To enable Robbie to pick up fallen objects, the TCD team adapted an idea from researchers at Cornell University in Ithaca, New York. A balloon filled with coffee granules is inflated with air so it can conform to any shape, be it a smartphone or a pencil. When the air is sucked out, the granules lock the ‘hand’ around the object and, when the arm reaches an appropriate position, it is released.
Moving on from the prototype
Robbie is still just a prototype and more work needs to be done before the robot can be used outside the test environment, but the TCD engineering team hopes to gain the financial support to follow this project through to completion.

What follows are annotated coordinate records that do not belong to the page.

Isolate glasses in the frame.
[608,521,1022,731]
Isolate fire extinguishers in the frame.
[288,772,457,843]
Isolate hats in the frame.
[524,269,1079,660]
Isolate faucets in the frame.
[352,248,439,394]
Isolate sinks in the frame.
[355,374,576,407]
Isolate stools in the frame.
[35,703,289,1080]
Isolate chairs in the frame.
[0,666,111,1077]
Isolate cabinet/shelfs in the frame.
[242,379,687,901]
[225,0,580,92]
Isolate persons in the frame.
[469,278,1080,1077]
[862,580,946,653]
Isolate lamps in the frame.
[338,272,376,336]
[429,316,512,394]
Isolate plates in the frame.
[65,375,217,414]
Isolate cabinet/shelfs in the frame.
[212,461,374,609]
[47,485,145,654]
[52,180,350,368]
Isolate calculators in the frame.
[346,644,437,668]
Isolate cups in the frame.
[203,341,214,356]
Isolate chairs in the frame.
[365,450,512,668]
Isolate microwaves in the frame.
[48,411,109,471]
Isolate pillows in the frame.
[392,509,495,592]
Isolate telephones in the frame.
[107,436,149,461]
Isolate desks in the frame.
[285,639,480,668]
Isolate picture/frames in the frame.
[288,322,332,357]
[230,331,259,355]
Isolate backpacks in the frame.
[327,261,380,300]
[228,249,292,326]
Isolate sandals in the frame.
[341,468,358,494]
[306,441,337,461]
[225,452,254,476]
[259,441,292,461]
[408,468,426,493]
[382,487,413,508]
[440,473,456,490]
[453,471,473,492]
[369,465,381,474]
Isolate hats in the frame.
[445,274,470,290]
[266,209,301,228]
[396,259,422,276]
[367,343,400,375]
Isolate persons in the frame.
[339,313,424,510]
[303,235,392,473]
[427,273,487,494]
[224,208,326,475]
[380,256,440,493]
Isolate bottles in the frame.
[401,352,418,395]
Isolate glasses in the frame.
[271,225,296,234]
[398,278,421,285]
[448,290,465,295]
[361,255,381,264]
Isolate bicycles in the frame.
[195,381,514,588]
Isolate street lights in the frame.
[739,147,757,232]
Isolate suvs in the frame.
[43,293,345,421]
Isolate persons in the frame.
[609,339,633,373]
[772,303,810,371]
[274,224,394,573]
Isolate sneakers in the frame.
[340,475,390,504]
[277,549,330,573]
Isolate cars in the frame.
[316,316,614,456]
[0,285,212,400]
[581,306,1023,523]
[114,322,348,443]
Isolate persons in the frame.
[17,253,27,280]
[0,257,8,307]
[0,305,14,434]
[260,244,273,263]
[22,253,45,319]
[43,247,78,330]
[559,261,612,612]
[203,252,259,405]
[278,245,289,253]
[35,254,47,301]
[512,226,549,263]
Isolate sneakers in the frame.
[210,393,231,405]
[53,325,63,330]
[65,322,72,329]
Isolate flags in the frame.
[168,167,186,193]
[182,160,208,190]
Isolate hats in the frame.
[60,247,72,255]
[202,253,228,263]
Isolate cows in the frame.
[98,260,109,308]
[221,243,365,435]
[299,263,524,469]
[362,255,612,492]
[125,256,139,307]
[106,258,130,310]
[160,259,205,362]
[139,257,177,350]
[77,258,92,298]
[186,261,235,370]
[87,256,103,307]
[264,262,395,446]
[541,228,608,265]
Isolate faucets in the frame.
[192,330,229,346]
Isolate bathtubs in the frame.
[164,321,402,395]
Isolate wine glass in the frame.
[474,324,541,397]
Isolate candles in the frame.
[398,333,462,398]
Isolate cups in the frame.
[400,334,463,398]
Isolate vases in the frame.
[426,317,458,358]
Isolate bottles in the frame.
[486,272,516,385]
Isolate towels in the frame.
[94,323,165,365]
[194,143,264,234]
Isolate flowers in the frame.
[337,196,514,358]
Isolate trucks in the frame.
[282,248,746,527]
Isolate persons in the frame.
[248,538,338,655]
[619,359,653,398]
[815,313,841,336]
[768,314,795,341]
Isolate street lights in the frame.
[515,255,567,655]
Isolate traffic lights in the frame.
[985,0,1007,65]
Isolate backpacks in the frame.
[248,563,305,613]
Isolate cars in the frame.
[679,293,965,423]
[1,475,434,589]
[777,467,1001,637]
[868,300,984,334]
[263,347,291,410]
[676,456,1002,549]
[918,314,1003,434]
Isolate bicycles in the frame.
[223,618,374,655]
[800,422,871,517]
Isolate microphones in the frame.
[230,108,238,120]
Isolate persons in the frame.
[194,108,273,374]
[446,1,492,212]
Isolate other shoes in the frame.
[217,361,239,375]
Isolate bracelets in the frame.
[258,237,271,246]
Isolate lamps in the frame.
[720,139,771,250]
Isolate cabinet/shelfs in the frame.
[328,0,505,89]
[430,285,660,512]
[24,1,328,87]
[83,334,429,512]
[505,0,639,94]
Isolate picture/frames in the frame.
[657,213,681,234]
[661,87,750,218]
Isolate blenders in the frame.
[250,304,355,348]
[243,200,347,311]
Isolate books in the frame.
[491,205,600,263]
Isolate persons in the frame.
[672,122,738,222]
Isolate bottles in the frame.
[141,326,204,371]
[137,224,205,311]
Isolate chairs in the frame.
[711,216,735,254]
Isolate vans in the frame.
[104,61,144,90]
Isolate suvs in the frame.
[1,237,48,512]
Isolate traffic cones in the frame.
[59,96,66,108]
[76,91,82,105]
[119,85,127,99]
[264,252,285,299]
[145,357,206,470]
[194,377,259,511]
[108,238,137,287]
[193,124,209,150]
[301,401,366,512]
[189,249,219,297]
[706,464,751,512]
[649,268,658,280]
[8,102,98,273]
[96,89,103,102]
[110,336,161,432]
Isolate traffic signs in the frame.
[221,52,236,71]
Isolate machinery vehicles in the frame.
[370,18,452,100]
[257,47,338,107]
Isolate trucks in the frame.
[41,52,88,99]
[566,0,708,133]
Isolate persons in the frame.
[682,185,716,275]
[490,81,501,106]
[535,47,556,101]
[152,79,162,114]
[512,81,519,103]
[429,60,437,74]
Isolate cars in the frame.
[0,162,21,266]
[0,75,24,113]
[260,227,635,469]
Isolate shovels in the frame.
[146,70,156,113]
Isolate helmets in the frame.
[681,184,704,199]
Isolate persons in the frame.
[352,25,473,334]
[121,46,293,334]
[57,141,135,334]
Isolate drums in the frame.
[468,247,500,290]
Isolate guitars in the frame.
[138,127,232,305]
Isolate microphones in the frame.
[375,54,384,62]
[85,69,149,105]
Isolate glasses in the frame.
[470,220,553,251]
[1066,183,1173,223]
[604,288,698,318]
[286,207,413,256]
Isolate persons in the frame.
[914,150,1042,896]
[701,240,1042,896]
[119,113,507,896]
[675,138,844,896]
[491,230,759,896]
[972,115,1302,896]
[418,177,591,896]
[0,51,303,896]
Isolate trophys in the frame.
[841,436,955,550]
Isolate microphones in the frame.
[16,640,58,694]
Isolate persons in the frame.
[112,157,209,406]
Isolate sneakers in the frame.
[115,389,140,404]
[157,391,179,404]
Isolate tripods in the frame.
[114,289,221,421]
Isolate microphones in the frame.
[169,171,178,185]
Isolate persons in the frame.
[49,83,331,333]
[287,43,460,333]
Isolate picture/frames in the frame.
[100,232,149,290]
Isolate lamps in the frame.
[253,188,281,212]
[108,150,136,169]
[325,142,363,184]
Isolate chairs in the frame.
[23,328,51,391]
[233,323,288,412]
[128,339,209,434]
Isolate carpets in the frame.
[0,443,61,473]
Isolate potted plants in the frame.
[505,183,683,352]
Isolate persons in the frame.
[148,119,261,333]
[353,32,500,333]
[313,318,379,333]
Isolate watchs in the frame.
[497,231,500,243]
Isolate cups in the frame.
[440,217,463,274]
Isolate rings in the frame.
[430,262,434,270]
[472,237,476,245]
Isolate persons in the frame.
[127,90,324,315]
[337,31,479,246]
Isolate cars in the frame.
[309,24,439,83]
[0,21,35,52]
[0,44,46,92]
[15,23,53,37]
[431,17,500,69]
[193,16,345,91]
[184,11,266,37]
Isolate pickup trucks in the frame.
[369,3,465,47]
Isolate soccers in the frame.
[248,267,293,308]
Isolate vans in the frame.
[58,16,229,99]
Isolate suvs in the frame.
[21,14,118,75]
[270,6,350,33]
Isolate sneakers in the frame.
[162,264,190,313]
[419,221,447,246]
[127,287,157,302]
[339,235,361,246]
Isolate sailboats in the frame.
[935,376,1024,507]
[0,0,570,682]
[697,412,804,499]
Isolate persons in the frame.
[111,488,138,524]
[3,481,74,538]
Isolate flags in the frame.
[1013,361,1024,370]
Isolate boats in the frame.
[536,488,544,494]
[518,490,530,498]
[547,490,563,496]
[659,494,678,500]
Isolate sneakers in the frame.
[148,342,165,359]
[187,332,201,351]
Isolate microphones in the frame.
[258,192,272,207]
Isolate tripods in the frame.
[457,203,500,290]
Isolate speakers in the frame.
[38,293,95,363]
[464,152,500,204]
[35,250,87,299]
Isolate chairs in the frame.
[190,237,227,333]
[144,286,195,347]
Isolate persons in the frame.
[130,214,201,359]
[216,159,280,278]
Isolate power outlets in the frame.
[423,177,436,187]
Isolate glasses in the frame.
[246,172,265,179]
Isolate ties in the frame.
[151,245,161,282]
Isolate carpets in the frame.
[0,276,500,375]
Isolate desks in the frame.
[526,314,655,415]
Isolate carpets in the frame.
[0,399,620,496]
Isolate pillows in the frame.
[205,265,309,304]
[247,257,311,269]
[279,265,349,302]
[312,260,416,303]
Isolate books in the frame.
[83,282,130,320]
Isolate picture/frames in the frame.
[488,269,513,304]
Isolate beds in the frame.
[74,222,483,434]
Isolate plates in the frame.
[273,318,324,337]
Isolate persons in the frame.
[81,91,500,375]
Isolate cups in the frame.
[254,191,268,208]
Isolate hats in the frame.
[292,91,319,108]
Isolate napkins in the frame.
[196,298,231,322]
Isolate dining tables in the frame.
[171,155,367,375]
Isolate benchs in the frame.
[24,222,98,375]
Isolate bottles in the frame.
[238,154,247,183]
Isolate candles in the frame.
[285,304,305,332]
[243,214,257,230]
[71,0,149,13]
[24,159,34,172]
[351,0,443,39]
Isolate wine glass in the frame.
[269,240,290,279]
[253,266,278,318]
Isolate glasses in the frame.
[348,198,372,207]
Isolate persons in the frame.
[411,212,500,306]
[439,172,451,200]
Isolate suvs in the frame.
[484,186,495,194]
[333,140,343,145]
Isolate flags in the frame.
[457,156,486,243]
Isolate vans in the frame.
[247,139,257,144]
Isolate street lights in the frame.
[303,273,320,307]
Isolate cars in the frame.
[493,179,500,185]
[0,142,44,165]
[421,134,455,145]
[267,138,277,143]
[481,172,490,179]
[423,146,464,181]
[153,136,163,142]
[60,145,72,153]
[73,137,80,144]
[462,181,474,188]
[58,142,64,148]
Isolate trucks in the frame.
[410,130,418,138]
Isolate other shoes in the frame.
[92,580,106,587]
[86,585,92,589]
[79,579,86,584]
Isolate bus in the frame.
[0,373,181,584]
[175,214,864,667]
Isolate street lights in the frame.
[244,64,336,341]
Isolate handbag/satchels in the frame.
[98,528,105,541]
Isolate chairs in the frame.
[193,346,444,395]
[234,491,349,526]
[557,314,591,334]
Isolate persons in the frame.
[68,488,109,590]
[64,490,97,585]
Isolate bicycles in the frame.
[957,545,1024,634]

“The prototype is just the first step on the journey, but we’ve designed it in a manner that will allow us to develop and extend the capability in any future generations of Robbie,” said Kelly.
“To get as far as we’ve done in this time is a tribute to the energy and ability of the team. It has been immensely hard work but sometimes you just have to do the right thing, and ultimately the reward is the satisfaction of seeing something like we have today,” he added.
Robbie’s development has been supported by a donation of €50,000 from the ITU. “Joanne’s courage and energy are formidable – and her enthusiasm for the power of information and communication technologies to help her overcome her challenges and engage with the world around her is truly inspiring,” said Touré.
“ITU undertakes a lot of work in the areas of empowering young girls and promoting ICTs for accessibility – but it took Joanne to show us all the vital importance of these efforts. ITU is very proud indeed to have been a part of this pioneering project.”